My managers, therefore quite rationally did things that maximized their apparent value in the eyes of their bosses, even if it meant that the project (and, as a result) the entire organization was hurt.
The problems described are applicable to corporations and collective action in general.
The book Moral Mazes chronicles a sociological study in the 1980s, where a sociologist spent years living with the savages of corporate bureaucracy, learning their customs, behaviors, and morals. The irrelevancy of truth, the shifting of blame, the feudal relationship to those higher up, the obligation to keep knowledge from your bosses so that they could avoid responsibility, the situational ethics totally contradicting everything they otherwise profess in life - all of it there, and fully documented in the study.
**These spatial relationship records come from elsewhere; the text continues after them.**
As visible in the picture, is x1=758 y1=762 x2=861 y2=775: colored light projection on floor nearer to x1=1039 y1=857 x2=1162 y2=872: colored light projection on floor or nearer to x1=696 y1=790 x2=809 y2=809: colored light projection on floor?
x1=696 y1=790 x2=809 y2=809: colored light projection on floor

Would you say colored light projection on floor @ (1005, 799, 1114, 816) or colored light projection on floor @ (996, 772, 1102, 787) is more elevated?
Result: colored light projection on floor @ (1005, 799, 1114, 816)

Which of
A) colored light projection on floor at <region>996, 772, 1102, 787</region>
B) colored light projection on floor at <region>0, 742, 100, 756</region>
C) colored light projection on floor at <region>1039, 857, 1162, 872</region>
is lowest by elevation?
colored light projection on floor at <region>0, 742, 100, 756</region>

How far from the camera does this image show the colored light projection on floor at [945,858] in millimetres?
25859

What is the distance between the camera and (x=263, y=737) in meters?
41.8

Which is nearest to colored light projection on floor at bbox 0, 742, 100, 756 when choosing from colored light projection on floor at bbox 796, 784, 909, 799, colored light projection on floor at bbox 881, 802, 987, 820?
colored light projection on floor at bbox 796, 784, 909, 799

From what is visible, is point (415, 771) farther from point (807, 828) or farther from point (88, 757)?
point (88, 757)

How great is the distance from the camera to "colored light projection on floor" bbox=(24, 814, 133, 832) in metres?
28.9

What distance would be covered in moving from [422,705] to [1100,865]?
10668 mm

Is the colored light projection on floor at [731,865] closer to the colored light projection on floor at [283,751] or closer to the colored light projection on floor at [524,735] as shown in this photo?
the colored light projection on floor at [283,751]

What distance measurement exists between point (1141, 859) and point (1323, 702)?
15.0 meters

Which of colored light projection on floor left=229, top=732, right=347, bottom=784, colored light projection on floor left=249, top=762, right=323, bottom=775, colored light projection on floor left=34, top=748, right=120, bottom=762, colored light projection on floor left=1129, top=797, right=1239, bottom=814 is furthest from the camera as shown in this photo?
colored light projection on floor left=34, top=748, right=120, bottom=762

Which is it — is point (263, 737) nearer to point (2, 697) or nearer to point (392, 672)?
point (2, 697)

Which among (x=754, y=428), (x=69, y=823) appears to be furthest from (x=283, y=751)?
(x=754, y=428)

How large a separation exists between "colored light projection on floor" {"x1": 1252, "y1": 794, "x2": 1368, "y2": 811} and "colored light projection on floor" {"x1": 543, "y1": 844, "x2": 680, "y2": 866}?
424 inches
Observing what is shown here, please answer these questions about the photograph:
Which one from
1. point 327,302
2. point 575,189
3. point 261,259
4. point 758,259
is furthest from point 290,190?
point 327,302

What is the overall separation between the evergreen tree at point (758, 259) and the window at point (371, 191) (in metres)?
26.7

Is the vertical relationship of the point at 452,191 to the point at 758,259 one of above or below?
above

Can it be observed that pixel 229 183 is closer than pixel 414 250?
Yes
Orwell and Hayek had it right. Organizations will get predictable results depending on how knowledge, power, and responsibility are aligned despite the clear global suboptimality (read abomination) of the solution to the individuals involved. Align those things wrong, and you get Big Brother and a boot stomping a human face, forever. Align them differently, and you get the modern corporation, or government bureaucracy, or or open source and maker movements.
Why Software Projects are terrible and how not to fix them (by Drew Crawford):
In other words, it's all about signaling, isn't it? Managers will take actions that actively harm the continued progress of the project if that action makes them look "decisive" and "in charge". I've seen this on many projects I've been on, and it took me a while to realize that my managers weren't stupid or ignorant. It's just that the organization I was working in put a higher priority on process than on results. My managers, therefore quite rationally did things that maximized their apparent value in the eyes of their bosses, even if it meant that the project (and, as a result) the entire organization was hurt.
Crawford then goes on to detail why organizations with such maladaptive practices survive:
I think this is something that we as rationalists sometimes forget about. Irrationality has momentum. Humans have been thinking intuitively for thousands (hundreds of thousands, even) of years before we figured out how to think with rigorous rationality. Even if rationality had a massive advantage of intuitive thinking in everyday situations (it doesn't, as far as I can tell) it would take a very long time for rational thought to propagate through society.
So the next time you get frustrated at some bit of wanton irrationality, remind yourself, "Momentum," before you get frustrated.
EDIT: Fixed spelling as per RolfAndreassen's post.